== Input

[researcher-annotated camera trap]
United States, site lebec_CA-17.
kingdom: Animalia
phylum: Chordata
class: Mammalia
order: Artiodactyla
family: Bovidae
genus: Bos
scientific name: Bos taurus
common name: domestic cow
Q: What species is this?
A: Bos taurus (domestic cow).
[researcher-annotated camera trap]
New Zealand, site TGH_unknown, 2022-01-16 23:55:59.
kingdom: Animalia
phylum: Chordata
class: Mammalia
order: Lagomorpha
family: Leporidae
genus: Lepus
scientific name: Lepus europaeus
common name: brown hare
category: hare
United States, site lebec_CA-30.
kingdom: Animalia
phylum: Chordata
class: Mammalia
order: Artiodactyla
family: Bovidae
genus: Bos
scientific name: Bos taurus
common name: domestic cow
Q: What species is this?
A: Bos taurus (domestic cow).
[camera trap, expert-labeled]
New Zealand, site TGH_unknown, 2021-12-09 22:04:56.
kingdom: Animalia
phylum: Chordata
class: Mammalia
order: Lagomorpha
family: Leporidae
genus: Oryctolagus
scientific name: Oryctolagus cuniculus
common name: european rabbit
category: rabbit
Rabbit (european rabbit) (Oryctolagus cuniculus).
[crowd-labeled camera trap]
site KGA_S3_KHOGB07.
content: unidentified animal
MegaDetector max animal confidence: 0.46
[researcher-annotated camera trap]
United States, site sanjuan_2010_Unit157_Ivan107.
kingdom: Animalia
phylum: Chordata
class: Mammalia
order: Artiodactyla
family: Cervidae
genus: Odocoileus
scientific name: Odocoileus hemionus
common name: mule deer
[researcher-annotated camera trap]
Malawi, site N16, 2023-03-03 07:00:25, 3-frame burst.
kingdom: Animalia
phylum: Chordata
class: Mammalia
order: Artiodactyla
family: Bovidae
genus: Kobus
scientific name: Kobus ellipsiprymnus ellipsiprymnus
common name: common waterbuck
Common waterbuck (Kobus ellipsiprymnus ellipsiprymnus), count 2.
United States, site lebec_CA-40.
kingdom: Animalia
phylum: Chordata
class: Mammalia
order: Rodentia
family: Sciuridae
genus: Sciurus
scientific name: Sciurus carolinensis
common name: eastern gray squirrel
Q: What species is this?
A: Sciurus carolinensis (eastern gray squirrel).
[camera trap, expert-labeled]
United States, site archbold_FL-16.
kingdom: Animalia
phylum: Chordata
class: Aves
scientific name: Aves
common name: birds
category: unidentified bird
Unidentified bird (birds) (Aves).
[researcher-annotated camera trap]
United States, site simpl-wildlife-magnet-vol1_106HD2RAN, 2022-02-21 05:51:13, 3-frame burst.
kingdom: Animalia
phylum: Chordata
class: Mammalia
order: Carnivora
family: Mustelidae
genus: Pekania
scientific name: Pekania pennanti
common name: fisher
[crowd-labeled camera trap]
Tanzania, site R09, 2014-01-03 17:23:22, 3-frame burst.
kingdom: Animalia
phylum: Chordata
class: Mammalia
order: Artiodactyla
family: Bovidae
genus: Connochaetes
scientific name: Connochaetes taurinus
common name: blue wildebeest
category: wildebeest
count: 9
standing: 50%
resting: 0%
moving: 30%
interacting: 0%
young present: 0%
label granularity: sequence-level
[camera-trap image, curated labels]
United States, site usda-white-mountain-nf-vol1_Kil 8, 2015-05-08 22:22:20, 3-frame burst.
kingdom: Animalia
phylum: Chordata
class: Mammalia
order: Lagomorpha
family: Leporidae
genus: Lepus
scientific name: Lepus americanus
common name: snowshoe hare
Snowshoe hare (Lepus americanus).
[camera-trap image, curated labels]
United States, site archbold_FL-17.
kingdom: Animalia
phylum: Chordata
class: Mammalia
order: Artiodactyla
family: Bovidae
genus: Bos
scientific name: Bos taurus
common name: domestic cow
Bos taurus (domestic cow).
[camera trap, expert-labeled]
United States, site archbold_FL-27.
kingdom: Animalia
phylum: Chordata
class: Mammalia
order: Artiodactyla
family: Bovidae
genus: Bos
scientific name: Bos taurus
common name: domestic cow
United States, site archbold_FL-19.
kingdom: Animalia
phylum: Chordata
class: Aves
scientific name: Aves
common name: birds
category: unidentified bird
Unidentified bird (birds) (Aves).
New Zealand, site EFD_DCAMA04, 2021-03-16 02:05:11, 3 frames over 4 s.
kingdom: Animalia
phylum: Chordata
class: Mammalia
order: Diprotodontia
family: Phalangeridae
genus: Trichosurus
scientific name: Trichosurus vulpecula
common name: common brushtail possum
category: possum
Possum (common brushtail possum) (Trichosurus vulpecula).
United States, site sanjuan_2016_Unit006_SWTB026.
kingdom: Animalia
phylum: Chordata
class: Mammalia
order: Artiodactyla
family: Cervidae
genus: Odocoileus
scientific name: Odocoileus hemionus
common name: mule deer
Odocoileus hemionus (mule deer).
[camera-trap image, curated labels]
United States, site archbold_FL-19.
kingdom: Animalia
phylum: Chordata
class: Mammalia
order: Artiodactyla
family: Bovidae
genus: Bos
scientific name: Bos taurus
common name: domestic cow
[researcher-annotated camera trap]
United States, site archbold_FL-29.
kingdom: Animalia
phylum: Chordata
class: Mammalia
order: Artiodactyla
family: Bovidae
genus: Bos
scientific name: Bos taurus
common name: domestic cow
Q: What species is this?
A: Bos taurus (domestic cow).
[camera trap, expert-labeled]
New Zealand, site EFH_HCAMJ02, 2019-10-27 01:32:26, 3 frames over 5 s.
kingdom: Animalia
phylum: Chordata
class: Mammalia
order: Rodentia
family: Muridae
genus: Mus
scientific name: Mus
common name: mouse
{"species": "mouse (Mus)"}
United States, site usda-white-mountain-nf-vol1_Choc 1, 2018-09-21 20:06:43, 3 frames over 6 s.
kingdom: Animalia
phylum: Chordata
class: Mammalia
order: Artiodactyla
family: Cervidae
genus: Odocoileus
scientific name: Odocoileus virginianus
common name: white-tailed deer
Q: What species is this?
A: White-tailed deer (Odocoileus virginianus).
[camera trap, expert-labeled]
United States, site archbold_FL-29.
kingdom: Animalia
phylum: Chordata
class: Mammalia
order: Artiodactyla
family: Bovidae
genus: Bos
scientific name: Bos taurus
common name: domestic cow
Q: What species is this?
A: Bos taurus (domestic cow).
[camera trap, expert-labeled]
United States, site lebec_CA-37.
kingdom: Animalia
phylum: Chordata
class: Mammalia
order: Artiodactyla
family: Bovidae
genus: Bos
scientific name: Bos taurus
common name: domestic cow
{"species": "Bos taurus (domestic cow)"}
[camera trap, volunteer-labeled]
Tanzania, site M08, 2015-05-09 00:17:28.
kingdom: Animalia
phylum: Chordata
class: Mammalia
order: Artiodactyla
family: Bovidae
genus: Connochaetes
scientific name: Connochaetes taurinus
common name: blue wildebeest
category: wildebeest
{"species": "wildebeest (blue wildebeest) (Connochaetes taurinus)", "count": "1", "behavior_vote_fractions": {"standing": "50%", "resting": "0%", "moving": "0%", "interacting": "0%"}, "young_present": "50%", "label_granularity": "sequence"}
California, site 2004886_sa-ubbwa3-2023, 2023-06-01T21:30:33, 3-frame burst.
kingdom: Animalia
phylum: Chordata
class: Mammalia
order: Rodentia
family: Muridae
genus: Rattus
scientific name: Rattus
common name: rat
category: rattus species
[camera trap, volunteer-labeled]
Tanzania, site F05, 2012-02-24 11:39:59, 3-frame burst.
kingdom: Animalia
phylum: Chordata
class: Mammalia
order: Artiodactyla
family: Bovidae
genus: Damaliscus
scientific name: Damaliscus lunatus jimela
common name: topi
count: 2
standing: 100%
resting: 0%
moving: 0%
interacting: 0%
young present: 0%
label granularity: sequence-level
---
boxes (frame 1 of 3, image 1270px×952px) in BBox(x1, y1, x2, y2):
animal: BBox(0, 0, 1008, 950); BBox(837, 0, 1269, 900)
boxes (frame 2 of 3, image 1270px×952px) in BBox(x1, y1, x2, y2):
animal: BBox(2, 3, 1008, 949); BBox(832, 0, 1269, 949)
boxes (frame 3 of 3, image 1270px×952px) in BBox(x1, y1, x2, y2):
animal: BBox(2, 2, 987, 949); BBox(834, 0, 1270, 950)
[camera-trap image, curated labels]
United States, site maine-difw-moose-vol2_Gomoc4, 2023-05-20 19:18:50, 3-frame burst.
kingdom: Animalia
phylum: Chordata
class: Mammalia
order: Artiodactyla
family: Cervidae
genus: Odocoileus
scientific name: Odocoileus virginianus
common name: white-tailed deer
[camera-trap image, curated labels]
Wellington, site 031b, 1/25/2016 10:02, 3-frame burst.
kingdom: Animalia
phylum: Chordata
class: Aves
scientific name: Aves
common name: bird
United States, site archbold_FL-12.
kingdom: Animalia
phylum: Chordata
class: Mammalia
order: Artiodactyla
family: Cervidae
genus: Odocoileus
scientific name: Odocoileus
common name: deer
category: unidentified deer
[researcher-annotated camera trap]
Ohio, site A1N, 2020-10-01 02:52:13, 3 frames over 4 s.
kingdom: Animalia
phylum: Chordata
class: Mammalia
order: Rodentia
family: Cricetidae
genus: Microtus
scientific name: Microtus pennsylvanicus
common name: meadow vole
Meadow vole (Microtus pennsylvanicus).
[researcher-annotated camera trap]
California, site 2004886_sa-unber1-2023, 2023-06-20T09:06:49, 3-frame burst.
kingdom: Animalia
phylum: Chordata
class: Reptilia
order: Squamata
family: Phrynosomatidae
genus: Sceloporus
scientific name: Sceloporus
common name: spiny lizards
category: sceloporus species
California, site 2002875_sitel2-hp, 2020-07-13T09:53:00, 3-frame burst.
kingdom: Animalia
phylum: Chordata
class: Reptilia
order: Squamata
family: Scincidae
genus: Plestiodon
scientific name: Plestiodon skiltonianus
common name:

====

Using only the entries above, output the line with "scientific name: Damaliscus lunatus jimela", the line with "United States, site archbold_FL-12.", and all lines between them, exactly as they stand.

scientific name: Damaliscus lunatus jimela
common name: topi
count: 2
standing: 100%
resting: 0%
moving: 0%
interacting: 0%
young present: 0%
label granularity: sequence-level
---
boxes (frame 1 of 3, image 1270px×952px) in BBox(x1, y1, x2, y2):
animal: BBox(0, 0, 1008, 950); BBox(837, 0, 1269, 900)
boxes (frame 2 of 3, image 1270px×952px) in BBox(x1, y1, x2, y2):
animal: BBox(2, 3, 1008, 949); BBox(832, 0, 1269, 949)
boxes (frame 3 of 3, image 1270px×952px) in BBox(x1, y1, x2, y2):
animal: BBox(2, 2, 987, 949); BBox(834, 0, 1270, 950)
[camera-trap image, curated labels]
United States, site maine-difw-moose-vol2_Gomoc4, 2023-05-20 19:18:50, 3-frame burst.
kingdom: Animalia
phylum: Chordata
class: Mammalia
order: Artiodactyla
family: Cervidae
genus: Odocoileus
scientific name: Odocoileus virginianus
common name: white-tailed deer
[camera-trap image, curated labels]
Wellington, site 031b, 1/25/2016 10:02, 3-frame burst.
kingdom: Animalia
phylum: Chordata
class: Aves
scientific name: Aves
common name: bird
United States, site archbold_FL-12.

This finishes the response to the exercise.